— EXTRACT PROVIDED —
--- START ---

Bayneclan I am sure I met you at Whitwell ? I have swapped dealers to Highbridge they where happy to do new warranty issues but needed clearance from Chausoon for old issues  lucky for me my problems have been minor, I just can't be bothered to go at the moment as I now have clearance. Think I will pop along in the winter


----------



## Penny13 (Sep 9, 2014)

Dave I am going email Giles and ask when he is in the uk it would be good to talk face to face about my horrible dealer


----------



## Val54 (Sep 9, 2014)

Penny13 said:


> Dave I am going email Giles and ask when he is in the uk it would be good to talk face to face about my horrible dealer



Sounds like a plan, the dealer network is a bit disjointed in terms of knowledge. Even Elite Motorhomes, whom I rate highly, didn't know that the factory had the facility to undertake warranty repairs for UK vehicles. When we turned up on spec at the factory there were two vans in the queue, one of which had a Dometic fridge swapped. As I said in a previous post, the factory staff were very good and clearly eager to sort out any issues. Gilles even noticed that we had "removed" the Suite decals from the cab door and wanted to know why. Quite amused when we told him that it didn't really translate into a positive selling point in the Uk.
Dave


----------



## bayneclan (Sep 10, 2014)

Yes we did meet at Whitehall, if you remember the door locked on me but luckily had spare key in pocket, that's when the door lock broke lol. Highbridge are good they fixed all of ours, nice to know the factory in France are willing for you to drop in also, only a long way to go, have already clocked up over 1000 miles taking her back for repairs. Will look up the one in Banbury for habitation checks and future repairs as that a lot more nearer to Milton Keynes than Somerset .


----------



## vindiboy (Sep 10, 2014)

we have a Chausson allegro 67 on a 54 plate, Fiat 2.8 JTD have had it  for 2 years now with no problems and 40,000 on the clock, have been to Hungary, Italy,Spain,Portugal and Ireland  in it with no problems.bought it  part ex for our Hymer  tag axle from DAVAN who gave great service, I have fitted two 100 watt solars and two 120 amp hour batteries ,a 600 watt inverter and two 11 kg refillable gas bottles to it from GASIT.Would definately have another, I don,t like one marque clubs as I found the one we were in [Hymer] to be very cliquey and only interested in one upmanship, we are CCC members  and love that club.


----------



## alcam (Sep 11, 2014)

Penny13 said:


> Just wondering who owns a Chausoon on this site ? There are no clubs that I know off ?  Thought we could swap info



Hi Penny I have just recently purchased a Flash 510 . Problem with panoramic window above cab [really badly fitted ] dealer to check it out . My problem is I purchased from a Nottingham dealer [variety of reasons] but the Chausson dealer in Scotland will not do any warranty work if they did not sell you vehicle . Wondering if this is allowed in their dealership agreement ?


----------



## bayneclan (Sep 22, 2014)

Do you have the number still for Giles as we still have a leak after taking back twice am starting to get really upset now as van has cost is heaps. Thanks Debs


----------



## Deleted member 16973 (Sep 22, 2014)

*We have one*

We have a Flash 08 would be interested to see thus thread develop. Unable to find a better MH after 3 yrs of looking!

--- END ---

— ACTION ITEM A —
Copy out the part of the Chausson motorhome thread that begins at the words "## bayneclan (Sep 22, 2014)" and stops after "yrs of looking!", switching "leak" to "crack".
— ACTION ITEM B —
According to the Chausson motorhome thread, why does bayneclan plan to use the dealer in Banbury for habitation checks and future repairs?

— LISTED RECORDS —
--- START ---

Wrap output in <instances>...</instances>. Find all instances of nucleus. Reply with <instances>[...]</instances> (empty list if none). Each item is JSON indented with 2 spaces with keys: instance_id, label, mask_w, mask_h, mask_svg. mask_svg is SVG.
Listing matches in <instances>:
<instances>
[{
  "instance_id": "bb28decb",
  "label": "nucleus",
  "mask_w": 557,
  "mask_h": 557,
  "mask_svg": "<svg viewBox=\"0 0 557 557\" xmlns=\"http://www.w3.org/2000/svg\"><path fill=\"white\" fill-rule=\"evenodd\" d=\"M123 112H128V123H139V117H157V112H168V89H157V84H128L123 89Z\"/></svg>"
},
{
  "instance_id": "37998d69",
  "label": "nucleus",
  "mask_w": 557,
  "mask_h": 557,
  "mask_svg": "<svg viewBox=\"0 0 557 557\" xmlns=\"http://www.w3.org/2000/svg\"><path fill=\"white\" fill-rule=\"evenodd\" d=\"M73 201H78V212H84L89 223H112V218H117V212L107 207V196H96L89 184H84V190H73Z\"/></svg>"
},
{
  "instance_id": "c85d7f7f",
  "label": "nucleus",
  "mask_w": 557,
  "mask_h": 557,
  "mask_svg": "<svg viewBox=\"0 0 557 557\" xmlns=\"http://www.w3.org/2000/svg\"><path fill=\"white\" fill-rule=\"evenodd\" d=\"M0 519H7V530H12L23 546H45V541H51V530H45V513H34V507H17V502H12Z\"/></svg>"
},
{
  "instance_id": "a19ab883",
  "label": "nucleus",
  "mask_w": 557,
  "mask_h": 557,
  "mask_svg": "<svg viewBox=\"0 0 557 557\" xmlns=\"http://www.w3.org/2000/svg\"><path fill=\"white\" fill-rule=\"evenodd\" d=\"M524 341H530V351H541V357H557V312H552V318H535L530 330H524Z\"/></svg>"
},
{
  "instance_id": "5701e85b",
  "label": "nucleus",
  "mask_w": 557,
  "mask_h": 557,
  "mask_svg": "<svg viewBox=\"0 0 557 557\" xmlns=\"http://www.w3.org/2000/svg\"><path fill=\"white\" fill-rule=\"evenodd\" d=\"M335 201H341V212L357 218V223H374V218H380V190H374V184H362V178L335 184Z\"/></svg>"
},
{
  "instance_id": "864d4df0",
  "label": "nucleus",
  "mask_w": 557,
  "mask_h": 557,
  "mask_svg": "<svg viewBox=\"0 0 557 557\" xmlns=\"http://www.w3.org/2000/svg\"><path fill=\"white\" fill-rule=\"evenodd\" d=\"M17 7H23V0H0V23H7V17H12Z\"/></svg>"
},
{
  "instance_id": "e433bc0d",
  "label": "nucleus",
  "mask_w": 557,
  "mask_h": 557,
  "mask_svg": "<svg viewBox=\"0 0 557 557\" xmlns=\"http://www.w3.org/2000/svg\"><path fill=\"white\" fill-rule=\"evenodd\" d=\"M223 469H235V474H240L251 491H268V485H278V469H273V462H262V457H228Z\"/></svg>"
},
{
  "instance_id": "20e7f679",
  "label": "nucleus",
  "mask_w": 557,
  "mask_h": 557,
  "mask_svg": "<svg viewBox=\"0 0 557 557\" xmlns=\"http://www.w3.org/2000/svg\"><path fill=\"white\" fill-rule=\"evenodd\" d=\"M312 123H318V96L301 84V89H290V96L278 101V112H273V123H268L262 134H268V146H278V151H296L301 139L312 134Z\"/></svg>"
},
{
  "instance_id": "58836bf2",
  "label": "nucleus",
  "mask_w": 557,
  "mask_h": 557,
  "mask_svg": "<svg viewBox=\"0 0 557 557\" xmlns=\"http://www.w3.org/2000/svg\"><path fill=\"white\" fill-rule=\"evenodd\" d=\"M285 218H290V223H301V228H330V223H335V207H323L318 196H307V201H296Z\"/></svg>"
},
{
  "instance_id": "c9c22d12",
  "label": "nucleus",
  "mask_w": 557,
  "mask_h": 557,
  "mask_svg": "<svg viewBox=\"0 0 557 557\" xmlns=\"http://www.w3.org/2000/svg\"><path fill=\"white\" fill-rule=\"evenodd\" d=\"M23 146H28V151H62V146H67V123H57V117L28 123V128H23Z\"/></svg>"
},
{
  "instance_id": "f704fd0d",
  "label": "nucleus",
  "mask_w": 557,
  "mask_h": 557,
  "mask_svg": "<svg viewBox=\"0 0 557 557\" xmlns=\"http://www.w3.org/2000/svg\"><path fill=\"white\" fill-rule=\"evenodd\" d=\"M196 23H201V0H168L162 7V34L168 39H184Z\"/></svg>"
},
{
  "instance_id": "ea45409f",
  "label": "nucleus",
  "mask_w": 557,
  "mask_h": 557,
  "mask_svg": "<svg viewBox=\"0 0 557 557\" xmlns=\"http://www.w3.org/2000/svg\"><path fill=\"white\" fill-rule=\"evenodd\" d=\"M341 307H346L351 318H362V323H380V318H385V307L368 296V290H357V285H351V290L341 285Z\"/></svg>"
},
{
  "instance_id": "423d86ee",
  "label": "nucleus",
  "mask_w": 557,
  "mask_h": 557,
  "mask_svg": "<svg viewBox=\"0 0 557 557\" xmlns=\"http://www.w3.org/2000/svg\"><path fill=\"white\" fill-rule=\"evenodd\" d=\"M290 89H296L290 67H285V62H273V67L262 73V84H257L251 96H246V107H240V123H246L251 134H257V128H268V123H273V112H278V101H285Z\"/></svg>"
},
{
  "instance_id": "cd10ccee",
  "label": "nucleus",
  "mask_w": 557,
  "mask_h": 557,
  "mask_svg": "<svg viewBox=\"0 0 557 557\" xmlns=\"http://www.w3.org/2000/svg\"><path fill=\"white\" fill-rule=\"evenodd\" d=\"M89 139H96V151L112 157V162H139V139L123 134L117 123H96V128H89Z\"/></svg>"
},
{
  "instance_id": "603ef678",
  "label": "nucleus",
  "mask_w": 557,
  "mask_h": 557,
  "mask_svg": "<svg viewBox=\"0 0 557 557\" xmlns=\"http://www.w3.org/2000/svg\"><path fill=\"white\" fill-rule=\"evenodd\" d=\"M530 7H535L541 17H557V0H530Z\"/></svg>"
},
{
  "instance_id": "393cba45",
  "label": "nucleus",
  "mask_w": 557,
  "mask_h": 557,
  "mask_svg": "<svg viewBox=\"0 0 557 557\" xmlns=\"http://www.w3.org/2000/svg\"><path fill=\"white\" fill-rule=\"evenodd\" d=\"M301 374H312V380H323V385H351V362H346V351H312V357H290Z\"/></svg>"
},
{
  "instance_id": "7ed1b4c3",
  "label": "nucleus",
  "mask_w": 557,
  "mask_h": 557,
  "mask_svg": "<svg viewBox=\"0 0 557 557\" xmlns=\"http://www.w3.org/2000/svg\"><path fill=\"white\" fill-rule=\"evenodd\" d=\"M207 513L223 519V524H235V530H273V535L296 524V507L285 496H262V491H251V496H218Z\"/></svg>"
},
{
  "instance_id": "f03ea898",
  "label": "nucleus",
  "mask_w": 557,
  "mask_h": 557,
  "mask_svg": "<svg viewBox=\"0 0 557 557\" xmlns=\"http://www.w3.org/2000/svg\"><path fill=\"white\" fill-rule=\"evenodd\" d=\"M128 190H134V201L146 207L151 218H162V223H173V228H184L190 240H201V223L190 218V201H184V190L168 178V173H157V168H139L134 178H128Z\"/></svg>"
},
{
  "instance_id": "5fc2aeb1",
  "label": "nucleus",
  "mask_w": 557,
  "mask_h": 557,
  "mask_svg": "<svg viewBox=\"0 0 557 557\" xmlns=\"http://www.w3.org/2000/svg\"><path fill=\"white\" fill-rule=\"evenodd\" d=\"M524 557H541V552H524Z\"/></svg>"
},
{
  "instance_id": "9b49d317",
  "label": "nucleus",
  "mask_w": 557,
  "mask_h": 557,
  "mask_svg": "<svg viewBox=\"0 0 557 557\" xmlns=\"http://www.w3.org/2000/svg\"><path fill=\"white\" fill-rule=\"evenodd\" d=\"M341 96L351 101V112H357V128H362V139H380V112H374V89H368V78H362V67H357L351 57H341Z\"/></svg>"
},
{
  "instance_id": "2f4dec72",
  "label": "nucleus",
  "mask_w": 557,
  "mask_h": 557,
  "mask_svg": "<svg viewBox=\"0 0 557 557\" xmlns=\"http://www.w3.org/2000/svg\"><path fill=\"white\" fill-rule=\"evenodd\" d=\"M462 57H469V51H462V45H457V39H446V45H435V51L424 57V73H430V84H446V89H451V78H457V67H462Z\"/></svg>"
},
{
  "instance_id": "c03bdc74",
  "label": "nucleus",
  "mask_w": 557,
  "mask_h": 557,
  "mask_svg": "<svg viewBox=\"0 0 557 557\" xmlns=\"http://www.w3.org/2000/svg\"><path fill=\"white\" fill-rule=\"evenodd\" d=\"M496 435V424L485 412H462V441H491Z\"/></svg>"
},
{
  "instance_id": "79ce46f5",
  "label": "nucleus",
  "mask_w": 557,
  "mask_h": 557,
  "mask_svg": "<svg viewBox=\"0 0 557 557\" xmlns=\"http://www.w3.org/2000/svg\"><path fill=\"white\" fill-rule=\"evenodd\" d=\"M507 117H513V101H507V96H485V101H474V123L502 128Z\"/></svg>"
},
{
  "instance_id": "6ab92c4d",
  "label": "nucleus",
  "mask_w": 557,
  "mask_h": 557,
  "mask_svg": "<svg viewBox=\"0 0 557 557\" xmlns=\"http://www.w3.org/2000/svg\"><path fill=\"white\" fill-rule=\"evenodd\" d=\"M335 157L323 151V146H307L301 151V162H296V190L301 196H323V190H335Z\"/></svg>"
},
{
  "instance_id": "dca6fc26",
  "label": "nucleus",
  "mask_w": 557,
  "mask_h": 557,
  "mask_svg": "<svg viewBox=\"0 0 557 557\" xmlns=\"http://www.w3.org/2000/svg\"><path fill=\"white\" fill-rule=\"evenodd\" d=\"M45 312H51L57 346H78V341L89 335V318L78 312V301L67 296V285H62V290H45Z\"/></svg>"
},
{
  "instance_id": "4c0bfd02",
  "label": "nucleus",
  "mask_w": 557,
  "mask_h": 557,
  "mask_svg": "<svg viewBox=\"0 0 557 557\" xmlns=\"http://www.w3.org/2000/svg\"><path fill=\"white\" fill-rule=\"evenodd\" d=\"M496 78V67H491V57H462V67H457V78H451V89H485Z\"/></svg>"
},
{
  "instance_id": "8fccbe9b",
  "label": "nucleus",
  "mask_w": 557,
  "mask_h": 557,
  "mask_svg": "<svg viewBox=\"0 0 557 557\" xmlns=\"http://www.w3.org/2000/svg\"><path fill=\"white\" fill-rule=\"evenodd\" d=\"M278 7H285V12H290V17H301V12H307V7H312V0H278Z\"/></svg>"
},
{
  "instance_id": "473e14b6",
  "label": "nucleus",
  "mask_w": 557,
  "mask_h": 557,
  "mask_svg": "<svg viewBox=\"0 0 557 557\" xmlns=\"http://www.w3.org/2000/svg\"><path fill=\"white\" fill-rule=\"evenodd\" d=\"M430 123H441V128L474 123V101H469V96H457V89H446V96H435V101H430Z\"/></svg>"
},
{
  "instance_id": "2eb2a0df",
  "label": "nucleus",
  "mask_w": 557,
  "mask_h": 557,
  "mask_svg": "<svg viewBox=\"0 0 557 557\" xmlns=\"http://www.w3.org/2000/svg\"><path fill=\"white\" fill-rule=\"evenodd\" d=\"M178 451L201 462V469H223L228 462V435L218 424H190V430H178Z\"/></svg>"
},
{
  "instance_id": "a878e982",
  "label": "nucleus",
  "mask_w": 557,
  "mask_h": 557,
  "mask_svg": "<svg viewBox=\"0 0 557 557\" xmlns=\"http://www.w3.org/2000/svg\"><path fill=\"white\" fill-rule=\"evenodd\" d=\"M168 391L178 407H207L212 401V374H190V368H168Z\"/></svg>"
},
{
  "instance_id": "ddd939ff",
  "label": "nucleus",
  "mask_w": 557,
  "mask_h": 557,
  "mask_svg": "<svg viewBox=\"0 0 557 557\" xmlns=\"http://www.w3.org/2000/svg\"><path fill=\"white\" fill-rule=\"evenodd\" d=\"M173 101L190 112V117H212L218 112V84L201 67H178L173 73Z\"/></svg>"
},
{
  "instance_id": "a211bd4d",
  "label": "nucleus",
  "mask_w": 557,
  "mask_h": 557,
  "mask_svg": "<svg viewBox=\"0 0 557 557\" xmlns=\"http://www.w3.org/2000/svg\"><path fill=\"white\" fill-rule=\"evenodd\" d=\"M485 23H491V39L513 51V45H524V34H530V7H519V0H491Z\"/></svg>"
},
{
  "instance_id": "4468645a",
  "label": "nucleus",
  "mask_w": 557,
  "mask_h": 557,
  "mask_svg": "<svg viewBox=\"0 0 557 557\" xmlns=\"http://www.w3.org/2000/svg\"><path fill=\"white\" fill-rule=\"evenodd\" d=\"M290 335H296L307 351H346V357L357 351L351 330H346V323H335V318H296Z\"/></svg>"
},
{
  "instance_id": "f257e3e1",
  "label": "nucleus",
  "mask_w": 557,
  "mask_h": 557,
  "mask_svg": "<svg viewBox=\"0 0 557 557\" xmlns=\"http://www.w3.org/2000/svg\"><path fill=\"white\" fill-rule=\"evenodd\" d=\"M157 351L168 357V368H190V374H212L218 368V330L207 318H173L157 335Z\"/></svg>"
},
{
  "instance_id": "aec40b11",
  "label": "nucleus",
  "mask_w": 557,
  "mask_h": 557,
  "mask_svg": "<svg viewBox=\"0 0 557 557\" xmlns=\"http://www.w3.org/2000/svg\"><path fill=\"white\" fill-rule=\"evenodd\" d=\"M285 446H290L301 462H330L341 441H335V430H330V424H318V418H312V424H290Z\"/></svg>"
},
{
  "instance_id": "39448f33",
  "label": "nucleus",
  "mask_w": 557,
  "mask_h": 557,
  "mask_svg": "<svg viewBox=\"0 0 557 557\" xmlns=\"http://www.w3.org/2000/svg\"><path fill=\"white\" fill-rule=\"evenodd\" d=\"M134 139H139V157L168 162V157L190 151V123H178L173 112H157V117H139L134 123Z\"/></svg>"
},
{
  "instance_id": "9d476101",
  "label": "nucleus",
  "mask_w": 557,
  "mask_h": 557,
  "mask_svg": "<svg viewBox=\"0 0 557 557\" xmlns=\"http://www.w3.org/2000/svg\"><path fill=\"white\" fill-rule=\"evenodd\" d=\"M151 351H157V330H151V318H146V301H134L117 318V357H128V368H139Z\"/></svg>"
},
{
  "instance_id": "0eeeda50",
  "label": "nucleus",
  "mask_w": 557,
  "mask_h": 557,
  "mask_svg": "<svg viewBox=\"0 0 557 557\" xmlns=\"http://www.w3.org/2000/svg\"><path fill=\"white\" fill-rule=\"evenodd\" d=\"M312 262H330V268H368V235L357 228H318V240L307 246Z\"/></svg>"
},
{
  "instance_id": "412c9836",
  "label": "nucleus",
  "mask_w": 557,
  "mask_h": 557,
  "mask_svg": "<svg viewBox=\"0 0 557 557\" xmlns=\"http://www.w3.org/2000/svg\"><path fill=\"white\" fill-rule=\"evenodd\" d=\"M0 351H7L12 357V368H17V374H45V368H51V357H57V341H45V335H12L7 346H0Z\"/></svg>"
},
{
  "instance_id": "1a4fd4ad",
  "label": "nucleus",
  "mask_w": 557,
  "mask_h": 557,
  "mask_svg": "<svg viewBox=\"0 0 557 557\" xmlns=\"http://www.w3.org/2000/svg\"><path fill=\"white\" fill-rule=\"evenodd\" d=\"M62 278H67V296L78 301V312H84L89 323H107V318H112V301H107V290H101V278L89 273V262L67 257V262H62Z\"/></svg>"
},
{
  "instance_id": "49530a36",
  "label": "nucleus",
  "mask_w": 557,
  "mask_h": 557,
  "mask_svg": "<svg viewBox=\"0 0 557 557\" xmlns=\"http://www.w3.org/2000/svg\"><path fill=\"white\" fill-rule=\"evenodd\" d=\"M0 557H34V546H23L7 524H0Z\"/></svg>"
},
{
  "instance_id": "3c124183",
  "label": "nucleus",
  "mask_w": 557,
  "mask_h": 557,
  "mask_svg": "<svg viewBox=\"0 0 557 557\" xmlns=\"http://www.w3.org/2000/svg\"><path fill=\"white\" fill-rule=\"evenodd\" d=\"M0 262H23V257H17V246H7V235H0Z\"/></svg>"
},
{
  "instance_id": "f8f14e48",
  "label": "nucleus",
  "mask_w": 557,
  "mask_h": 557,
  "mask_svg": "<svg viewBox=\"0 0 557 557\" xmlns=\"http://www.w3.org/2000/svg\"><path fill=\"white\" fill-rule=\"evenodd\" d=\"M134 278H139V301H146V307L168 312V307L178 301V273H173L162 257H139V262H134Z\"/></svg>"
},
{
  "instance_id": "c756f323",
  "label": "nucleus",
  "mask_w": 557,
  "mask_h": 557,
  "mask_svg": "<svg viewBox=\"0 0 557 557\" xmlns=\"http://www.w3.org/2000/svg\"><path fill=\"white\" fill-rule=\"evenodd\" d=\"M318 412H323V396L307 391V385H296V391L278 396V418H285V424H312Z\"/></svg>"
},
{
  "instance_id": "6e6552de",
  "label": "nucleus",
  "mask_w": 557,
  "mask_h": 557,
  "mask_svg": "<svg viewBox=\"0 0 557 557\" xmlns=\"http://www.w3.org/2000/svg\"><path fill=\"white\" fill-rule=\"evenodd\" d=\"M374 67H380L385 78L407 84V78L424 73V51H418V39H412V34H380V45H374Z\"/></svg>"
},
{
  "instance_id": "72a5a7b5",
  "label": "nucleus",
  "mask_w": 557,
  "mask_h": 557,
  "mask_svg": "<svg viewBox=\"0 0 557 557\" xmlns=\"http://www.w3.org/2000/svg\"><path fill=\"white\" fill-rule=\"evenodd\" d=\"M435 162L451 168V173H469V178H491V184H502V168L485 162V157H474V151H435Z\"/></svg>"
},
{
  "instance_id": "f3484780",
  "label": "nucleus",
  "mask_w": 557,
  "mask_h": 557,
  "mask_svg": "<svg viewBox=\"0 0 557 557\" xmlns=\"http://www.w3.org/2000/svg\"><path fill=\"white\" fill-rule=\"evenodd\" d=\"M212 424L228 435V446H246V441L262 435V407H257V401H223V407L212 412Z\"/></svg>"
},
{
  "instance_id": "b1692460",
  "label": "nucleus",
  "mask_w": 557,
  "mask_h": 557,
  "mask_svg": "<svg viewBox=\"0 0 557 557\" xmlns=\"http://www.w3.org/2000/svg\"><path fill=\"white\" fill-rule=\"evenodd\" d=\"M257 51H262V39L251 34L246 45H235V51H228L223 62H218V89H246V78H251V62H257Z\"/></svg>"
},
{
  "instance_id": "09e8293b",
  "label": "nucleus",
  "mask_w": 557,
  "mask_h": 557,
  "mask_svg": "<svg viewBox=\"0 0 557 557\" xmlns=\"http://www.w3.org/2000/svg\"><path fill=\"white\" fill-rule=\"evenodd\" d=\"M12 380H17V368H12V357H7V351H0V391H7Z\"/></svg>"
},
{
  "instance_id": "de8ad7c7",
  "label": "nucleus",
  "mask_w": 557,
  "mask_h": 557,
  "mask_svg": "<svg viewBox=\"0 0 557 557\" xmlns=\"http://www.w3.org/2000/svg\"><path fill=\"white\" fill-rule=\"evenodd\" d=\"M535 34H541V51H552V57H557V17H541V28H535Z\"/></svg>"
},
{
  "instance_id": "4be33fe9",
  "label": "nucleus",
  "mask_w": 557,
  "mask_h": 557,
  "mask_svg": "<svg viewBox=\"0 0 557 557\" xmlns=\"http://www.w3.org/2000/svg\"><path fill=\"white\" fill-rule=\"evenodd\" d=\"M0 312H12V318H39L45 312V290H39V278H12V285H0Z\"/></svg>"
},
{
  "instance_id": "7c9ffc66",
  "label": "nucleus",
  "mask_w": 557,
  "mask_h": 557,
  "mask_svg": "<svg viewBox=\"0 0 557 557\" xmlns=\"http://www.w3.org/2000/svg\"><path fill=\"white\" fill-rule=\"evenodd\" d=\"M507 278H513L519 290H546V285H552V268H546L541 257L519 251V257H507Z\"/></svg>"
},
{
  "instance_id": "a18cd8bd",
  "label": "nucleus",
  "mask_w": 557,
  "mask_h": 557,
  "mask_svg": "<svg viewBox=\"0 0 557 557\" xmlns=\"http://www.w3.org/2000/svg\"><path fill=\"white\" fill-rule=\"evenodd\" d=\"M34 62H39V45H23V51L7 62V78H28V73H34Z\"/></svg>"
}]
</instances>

--- END ---

— PROBLEM SOLUTION A —
## bayneclan (Sep 22, 2014)

Do you have the number still for Giles as we still have a crack after taking back twice am starting to get really upset now as van has cost is heaps. Thanks Debs


----------



## Deleted member 16973 (Sep 22, 2014)

*We have one*

We have a Flash 08 would be interested to see thus thread develop. Unable to find a better MH after 3 yrs of looking!

— PROBLEM SOLUTION B —
Bayneclan says Banbury is a lot nearer to Milton Keynes than Somerset is.